::: DOCUMENT SEGMENT :::

Wednesday, July 17, 2019

Pagan Prayers

I was listening to my favorite podcast, Clerically Speaking, yesterday when they made an interesting point about prayer. Prayer is not my strongest suit, to say the least.

Pagan prayer is where you pray and expect results. That is, if I say this incantation, God will love me or I'll get some benefit. Or, perhaps, if I sacrifice this chicken, my team will win the big game.

If the chicken sacrifices me, there's no telling what might happen.

In any case, they discussed contemplative prayer which is where you exist in the moment and let the moment wash over you as you contemplate and listen for what God has to say to you. I did this the other day in Adoration. Mother kitteh is doing quite poorly and I was exhausted and stressed. I was told to just love.

Leaving my mom yesterday, I tried contemplative prayer as I drove and I thought about the love and peace I had brought her by setting up some additional care. I was on my way to do some shopping, so I vowed to try and bring some smiles to the clerks and other folks at the stores. I think I managed to do it.

It happened because I opened myself up to what God wanted of me in the moment, not because I performed a certain rite and said certain words. I think those have their place, but not the same as the one they hold in a pagan world.

Does that make sense?


Ilíon said...
This comment has been removed by the author.
Ilíon said...

Imperials: Be Still My Soul

Kim Hill: Be Still and Know

2nd Chapter of Acts: Be Still My Soul

ligneus said...

:::

Rewrite the blog post on prayer from "In any case, they" through "managed to do it.", changing "contemplative prayer" to "listening prayer".

::: DATASET EXCERPTS :::

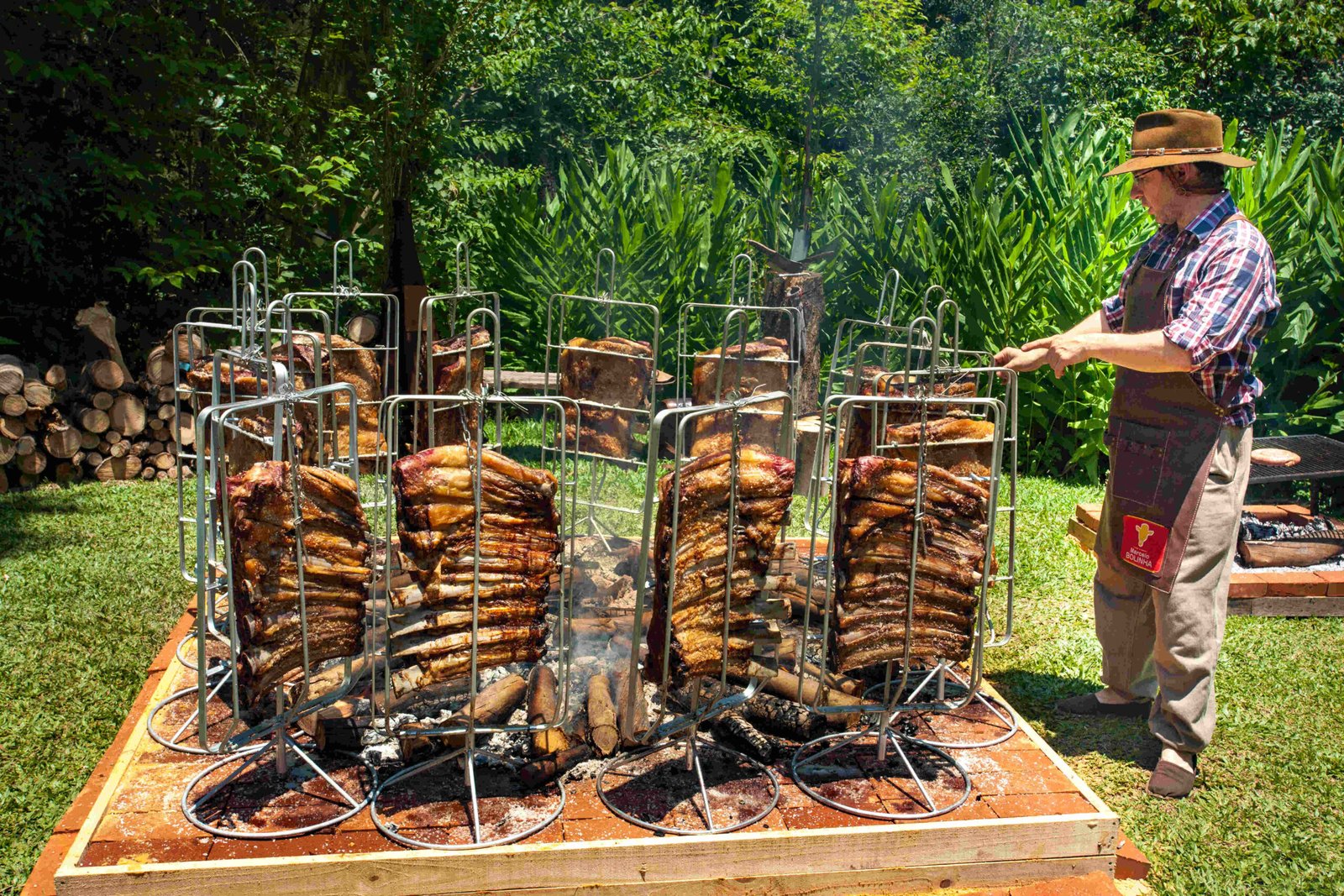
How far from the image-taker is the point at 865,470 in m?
3.63

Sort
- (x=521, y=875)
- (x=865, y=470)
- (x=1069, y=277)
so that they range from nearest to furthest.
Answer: (x=521, y=875), (x=865, y=470), (x=1069, y=277)

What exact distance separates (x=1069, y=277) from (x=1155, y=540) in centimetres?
494

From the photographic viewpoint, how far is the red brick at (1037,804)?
3.72 metres

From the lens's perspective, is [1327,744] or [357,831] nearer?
[357,831]

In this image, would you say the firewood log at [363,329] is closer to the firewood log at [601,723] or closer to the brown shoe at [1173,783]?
the firewood log at [601,723]

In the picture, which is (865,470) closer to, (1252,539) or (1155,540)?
(1155,540)

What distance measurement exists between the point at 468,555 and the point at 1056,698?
3134mm

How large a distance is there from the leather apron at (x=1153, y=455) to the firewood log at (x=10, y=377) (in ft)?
24.7

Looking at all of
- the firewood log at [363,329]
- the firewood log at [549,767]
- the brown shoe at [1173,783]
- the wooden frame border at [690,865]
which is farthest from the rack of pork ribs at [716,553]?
the firewood log at [363,329]

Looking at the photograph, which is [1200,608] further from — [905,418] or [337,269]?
[337,269]

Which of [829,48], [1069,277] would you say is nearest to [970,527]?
[1069,277]

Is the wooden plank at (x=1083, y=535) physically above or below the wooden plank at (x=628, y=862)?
above

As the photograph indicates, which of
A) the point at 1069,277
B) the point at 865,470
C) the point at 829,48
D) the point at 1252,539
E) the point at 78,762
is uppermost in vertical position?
the point at 829,48

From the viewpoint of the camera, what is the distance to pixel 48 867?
3418mm
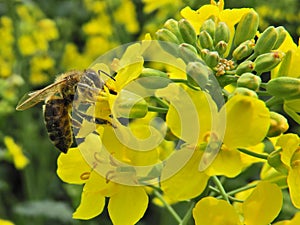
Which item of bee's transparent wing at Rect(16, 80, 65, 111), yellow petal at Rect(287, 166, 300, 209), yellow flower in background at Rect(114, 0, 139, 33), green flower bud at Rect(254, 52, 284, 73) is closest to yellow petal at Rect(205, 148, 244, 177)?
yellow petal at Rect(287, 166, 300, 209)

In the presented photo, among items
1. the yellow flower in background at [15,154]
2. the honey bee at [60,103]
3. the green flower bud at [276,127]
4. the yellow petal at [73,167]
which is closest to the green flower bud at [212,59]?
the green flower bud at [276,127]

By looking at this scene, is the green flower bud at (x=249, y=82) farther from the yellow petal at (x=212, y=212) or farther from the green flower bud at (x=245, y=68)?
the yellow petal at (x=212, y=212)

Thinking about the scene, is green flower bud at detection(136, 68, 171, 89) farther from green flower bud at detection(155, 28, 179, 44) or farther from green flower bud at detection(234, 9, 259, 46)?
green flower bud at detection(234, 9, 259, 46)

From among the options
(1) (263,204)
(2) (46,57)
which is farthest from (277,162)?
(2) (46,57)

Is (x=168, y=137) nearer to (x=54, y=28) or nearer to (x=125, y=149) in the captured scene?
(x=125, y=149)

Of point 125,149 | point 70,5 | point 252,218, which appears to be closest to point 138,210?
point 125,149

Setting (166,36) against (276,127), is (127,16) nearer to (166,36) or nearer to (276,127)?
(166,36)
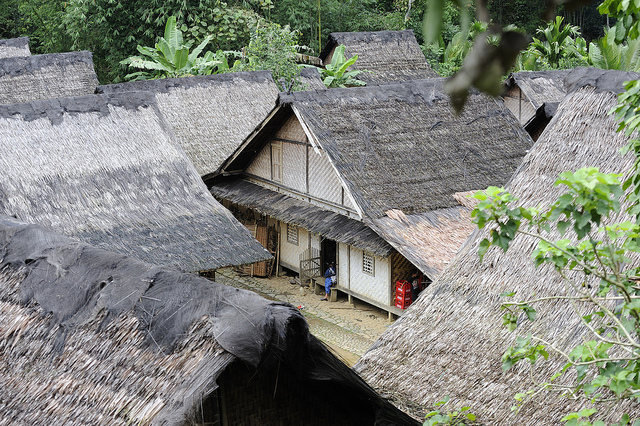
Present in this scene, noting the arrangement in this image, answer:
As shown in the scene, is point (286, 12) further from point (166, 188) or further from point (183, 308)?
point (183, 308)

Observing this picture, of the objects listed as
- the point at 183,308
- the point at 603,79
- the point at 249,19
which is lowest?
the point at 183,308

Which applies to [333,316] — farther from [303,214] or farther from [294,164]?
[294,164]

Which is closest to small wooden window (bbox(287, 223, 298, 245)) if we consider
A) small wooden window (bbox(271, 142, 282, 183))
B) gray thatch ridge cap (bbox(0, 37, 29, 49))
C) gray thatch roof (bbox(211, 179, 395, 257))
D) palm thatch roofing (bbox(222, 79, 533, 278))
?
gray thatch roof (bbox(211, 179, 395, 257))

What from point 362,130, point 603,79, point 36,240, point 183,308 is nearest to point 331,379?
point 183,308

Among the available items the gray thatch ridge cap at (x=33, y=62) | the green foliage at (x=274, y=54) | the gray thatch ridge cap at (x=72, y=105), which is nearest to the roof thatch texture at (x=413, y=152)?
the gray thatch ridge cap at (x=72, y=105)

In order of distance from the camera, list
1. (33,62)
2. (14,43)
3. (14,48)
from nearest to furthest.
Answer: (33,62)
(14,48)
(14,43)

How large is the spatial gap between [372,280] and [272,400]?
826 cm

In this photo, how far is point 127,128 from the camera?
12.3 metres

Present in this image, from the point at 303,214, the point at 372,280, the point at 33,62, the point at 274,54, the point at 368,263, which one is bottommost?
the point at 372,280

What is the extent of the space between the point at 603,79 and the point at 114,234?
7.22 m

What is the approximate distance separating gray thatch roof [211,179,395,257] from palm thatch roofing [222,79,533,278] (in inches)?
14.1

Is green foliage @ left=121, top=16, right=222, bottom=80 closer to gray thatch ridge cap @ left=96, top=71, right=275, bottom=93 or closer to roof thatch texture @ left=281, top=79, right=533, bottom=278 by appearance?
gray thatch ridge cap @ left=96, top=71, right=275, bottom=93

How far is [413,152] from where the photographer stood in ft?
41.9

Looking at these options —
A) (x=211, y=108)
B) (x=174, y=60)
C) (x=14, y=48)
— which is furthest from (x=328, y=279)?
(x=14, y=48)
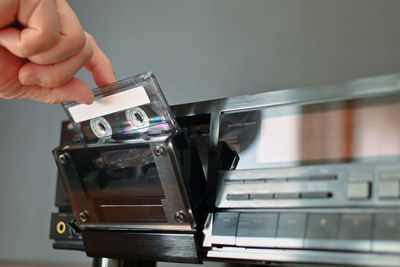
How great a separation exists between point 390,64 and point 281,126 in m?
0.32

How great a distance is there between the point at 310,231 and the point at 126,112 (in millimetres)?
359

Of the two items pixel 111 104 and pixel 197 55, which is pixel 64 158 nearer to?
pixel 111 104

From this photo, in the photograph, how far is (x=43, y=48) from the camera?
2.02ft

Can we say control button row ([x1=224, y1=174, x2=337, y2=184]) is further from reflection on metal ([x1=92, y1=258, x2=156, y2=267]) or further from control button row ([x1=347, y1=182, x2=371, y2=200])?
reflection on metal ([x1=92, y1=258, x2=156, y2=267])

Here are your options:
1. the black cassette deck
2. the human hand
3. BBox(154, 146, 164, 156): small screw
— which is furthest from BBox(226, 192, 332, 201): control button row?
the human hand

:::

REPLY TO THE TASK:
In any case, they discussed listening prayer which is where you exist in the moment and let the moment wash over you as you contemplate and listen for what God has to say to you. I did this the other day in Adoration. Mother kitteh is doing quite poorly and I was exhausted and stressed. I was told to just love.

Leaving my mom yesterday, I tried listening prayer as I drove and I thought about the love and peace I had brought her by setting up some additional care. I was on my way to do some shopping, so I vowed to try and bring some smiles to the clerks and other folks at the stores. I think I managed to do it.